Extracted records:
● ● ●
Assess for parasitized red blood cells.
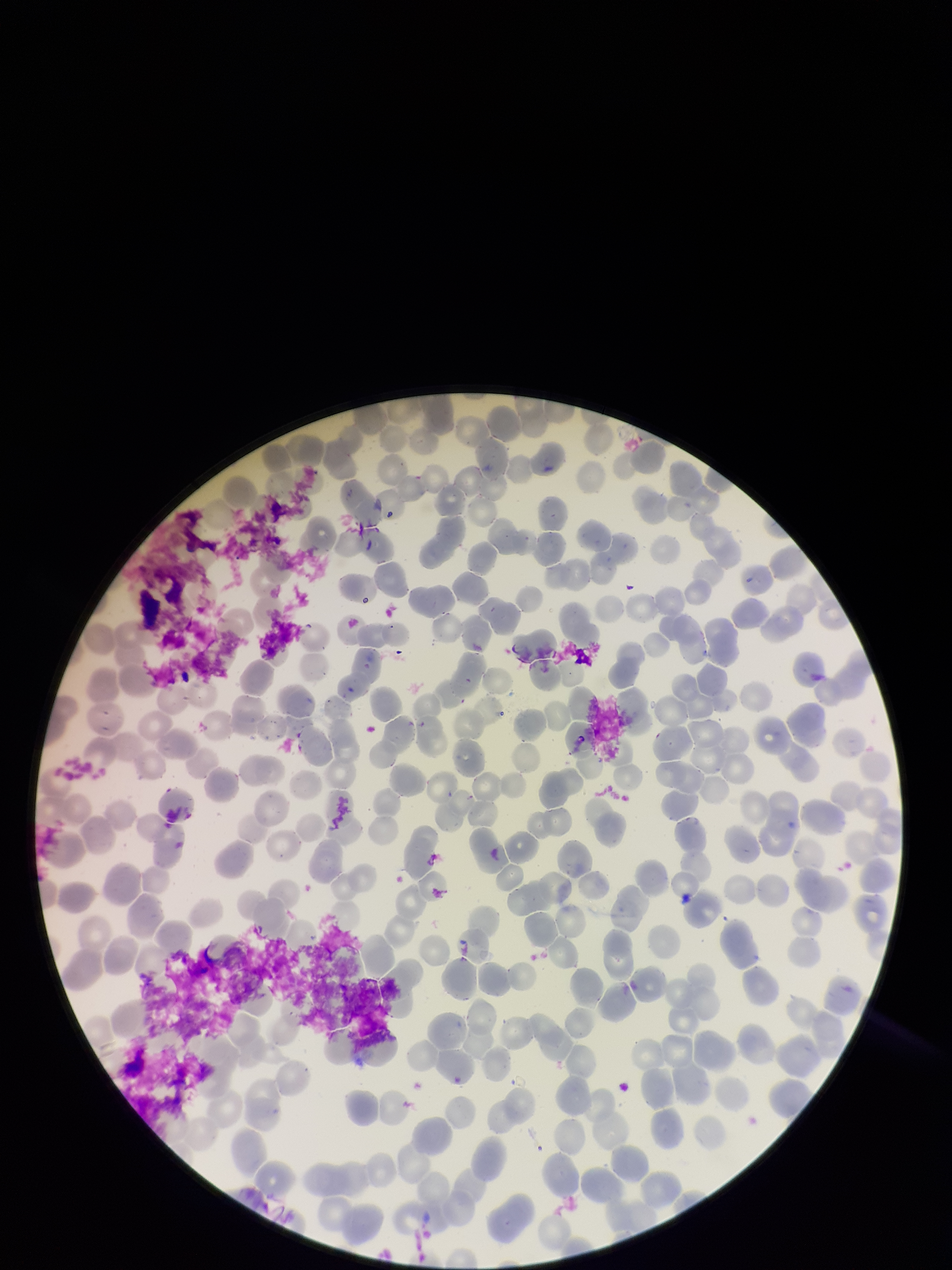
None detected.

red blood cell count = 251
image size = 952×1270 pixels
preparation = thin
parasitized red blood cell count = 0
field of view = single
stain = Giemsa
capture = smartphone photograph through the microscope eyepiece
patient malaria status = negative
● ● ●
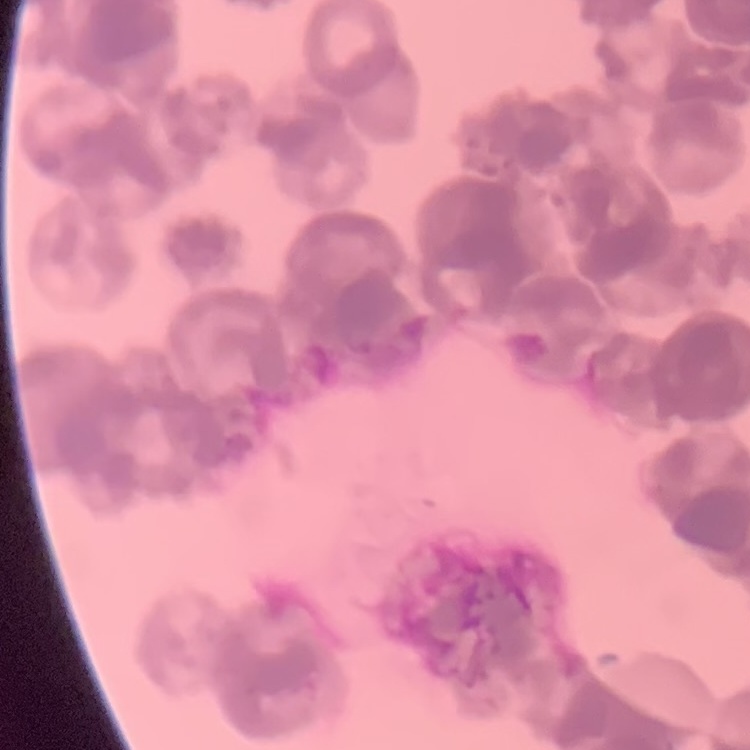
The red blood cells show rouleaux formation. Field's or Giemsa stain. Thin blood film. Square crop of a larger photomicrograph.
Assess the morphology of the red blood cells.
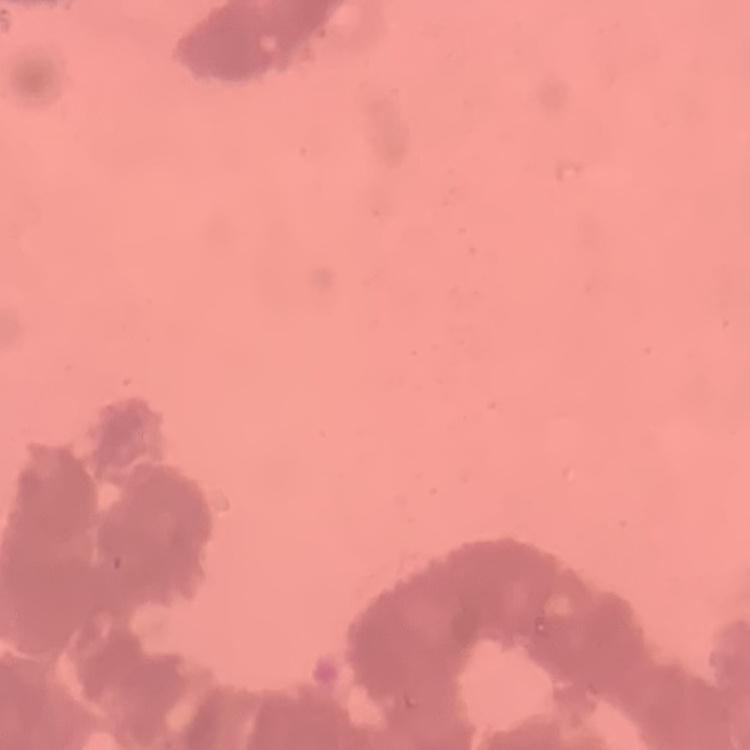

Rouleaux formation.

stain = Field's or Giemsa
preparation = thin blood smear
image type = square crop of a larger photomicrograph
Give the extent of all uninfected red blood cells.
● ● ●
### WHAT TO WORK ON
Copy the lines above between the one holding "Assess for parasitized red blood cells." and the one holding "patient malaria status = negative", inclusive. Drop the pictures.

### SOLUTION TO THIS TASK
Assess for parasitized red blood cells.
None detected.

red blood cell count = 251
image size = 952×1270 pixels
preparation = thin
parasitized red blood cell count = 0
field of view = single
stain = Giemsa
capture = smartphone photograph through the microscope eyepiece
patient malaria status = negative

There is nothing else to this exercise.